Üstad’ın müceddidiyeti noktasında aslâ şüphe edilemez. Hani bazan diyorlar ki, Üstad şudur, veya budur, Mehdîdir, Mücedddittir. Ben diyorum ki, Üstad 6000 küsur sayfalık ilim ve irfan hazinesiyle, hayatı, fikir ve mücahedeleriyle ortadadır. Elbetteki anlaşılacaktır, anlamaya da mecburuz. Elhamdülillah biz anlamışız…
Şöyle bir misâl verelim; Gavs-ı Hizan seyyid sıbğatullah el-Arvâsî (V.1871) (Kaddesallahu Esrârehû) gibi…Bir şiir vardır, O’nun Halifelerinden Molla Halid-i Ölekî’ye (K.S.) ait. Der ki :” Der senâyeş cüz Nübüvvet ez kemâlât-ı beşer. Kul velâ tahşe…” (Nebîlik dışında beşer kemâlatına dair O’nun (Gavs-ı Hîzânî’nin) hakkında ne söylersen söyle, korkma, değer.” Yani nübüvvet hariç hangi vasıfla, ister Gavs, ister başka bir sıfatla zikredersen et, söyle ve korkma, yeridir.
Ben de diyorum ki, Üstad için de Nübüvvet dışında bütün vasıflar lâyıkdır. Öyledir yani, yeridir de. Yemin ediyorum, lâyıktır Vallahi…
Diyelim ki, Nur talebelerinde şayet şahsî kusurlar varsa, Üstadı ve Risale-i Nuru bağlamaz ve Ona bir kusur izafe edilmez. Biz Zeyd ve Amr’ın (Arapça ve özellikle İslâm Fıkhında İki temsilî şahıs olarak derslerde kendilerine rol ve sıfat yüklenen ‘A’ ve ‘B’ şahısları temsil eden simge isimler gibi ) penceresiyle, mir’atiyle o meseleye bakmıyoruz ki…Başka bir adla, nazarla bakıyoruz biz nurlara…Meselâ Risale-i Nur’a mensup olan Zeyd’in kusuru olabilir ve onu bağlar. O ummandan bir zerre almıştır, kusurlu olabilir, benim de kusurum olabilir.
******
İstenenler:
1/ Alıntı metinde "Üstad’ın müceddidiyeti noktasında" ile başlayıp "ve korkma, yeridir." ile biten kısmı olduğu gibi yazdırır mısınız?
2/ Alıntı metne göre şu soruları cevaplar mısınız?
(a) Molla Halid-i Ölekî kimin halifelerindendir?
(b) Üstad'ın ilim ve irfan hazinesi kaç küsur sayfalıktır?
(c) Zeyd ve Amr hangi harflerle gösterilen şahısları temsil eden simge isimlere benzetilir?
Kayıtlara bakmanız gerekmez.
******
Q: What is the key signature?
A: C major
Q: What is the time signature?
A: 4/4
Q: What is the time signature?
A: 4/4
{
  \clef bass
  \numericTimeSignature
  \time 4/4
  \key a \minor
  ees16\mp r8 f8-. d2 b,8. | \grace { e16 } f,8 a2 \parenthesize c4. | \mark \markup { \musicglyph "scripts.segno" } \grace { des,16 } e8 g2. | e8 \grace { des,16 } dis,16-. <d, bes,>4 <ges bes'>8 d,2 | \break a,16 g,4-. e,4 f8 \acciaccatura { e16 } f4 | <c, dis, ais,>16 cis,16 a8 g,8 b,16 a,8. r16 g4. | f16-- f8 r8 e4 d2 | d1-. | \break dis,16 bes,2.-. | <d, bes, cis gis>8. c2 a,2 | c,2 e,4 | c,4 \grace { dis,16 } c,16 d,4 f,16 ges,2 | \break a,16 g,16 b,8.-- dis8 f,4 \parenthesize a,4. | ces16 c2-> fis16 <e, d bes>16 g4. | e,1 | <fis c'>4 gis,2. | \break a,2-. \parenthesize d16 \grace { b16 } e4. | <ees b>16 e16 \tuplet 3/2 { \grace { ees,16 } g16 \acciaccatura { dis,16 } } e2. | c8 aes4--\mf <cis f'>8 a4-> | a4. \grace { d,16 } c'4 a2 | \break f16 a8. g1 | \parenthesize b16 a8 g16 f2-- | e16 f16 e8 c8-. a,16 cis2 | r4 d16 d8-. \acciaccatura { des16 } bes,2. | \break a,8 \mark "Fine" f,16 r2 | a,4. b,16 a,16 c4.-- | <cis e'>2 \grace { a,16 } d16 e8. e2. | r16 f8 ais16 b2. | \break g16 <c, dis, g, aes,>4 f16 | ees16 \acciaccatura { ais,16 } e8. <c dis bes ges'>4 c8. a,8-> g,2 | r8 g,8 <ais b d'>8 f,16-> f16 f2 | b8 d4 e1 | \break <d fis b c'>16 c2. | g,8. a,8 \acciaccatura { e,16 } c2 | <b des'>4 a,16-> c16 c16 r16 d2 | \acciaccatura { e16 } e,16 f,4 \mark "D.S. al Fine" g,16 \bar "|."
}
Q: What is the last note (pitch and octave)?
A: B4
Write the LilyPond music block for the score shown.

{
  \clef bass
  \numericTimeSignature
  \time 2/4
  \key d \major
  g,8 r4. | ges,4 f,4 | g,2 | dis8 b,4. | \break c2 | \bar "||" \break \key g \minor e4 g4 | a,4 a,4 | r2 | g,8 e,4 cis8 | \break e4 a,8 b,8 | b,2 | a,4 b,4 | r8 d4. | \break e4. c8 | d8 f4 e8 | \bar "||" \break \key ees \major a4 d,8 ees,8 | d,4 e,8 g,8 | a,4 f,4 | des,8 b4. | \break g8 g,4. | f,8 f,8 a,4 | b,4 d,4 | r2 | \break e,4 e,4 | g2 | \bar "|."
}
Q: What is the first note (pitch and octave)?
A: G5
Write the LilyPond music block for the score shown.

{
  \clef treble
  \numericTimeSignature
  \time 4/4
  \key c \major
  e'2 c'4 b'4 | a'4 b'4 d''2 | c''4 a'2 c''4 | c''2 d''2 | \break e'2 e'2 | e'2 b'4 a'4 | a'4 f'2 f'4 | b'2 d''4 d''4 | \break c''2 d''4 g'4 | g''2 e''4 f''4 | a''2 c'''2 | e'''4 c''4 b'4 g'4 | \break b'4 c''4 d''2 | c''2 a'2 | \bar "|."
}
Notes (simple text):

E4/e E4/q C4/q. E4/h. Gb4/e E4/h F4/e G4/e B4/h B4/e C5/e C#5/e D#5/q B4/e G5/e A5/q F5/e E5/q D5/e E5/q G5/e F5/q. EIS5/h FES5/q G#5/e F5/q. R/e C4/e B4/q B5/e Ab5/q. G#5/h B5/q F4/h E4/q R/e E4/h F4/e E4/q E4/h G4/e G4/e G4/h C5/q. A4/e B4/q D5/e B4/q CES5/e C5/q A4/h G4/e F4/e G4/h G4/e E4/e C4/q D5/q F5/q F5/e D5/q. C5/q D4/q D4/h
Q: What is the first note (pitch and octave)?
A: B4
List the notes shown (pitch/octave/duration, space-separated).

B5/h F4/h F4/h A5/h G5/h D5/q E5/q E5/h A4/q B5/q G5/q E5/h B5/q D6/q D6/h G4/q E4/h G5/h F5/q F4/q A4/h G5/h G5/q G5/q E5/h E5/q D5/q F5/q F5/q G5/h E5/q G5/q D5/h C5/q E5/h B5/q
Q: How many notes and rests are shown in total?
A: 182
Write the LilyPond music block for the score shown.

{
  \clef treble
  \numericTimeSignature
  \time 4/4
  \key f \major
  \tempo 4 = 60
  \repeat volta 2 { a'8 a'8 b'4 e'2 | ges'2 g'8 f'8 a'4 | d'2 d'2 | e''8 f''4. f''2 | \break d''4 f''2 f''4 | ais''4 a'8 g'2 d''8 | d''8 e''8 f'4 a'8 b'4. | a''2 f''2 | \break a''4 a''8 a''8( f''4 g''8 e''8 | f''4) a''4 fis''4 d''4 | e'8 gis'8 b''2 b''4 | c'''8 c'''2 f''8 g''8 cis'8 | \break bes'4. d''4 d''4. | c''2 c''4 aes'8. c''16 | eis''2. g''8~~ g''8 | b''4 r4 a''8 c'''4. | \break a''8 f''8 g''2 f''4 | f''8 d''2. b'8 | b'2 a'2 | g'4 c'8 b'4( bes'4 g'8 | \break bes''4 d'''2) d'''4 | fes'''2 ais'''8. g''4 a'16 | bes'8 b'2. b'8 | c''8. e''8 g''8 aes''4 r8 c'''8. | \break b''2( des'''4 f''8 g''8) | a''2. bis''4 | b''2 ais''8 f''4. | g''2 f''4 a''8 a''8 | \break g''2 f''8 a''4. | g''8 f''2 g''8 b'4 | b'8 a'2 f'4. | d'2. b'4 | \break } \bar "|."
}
******
Cevaplar:
1/
Üstad’ın müceddidiyeti noktasında aslâ şüphe edilemez. Hani bazan diyorlar ki, Üstad şudur, veya budur, Mehdîdir, Mücedddittir. Ben diyorum ki, Üstad 6000 küsur sayfalık ilim ve irfan hazinesiyle, hayatı, fikir ve mücahedeleriyle ortadadır. Elbetteki anlaşılacaktır, anlamaya da mecburuz. Elhamdülillah biz anlamışız…
Şöyle bir misâl verelim; Gavs-ı Hizan seyyid sıbğatullah el-Arvâsî (V.1871) (Kaddesallahu Esrârehû) gibi…Bir şiir vardır, O’nun Halifelerinden Molla Halid-i Ölekî’ye (K.S.) ait. Der ki :” Der senâyeş cüz Nübüvvet ez kemâlât-ı beşer. Kul velâ tahşe…” (Nebîlik dışında beşer kemâlatına dair O’nun (Gavs-ı Hîzânî’nin) hakkında ne söylersen söyle, korkma, değer.” Yani nübüvvet hariç hangi vasıfla, ister Gavs, ister başka bir sıfatla zikredersen et, söyle ve korkma, yeridir.

2/
(a) Gavs-ı Hizan seyyid Sıbğatullah el-Arvâsî'nin.
(b) 6000 küsur sayfalık.
(c) 'A' ve 'B' şahıslarını.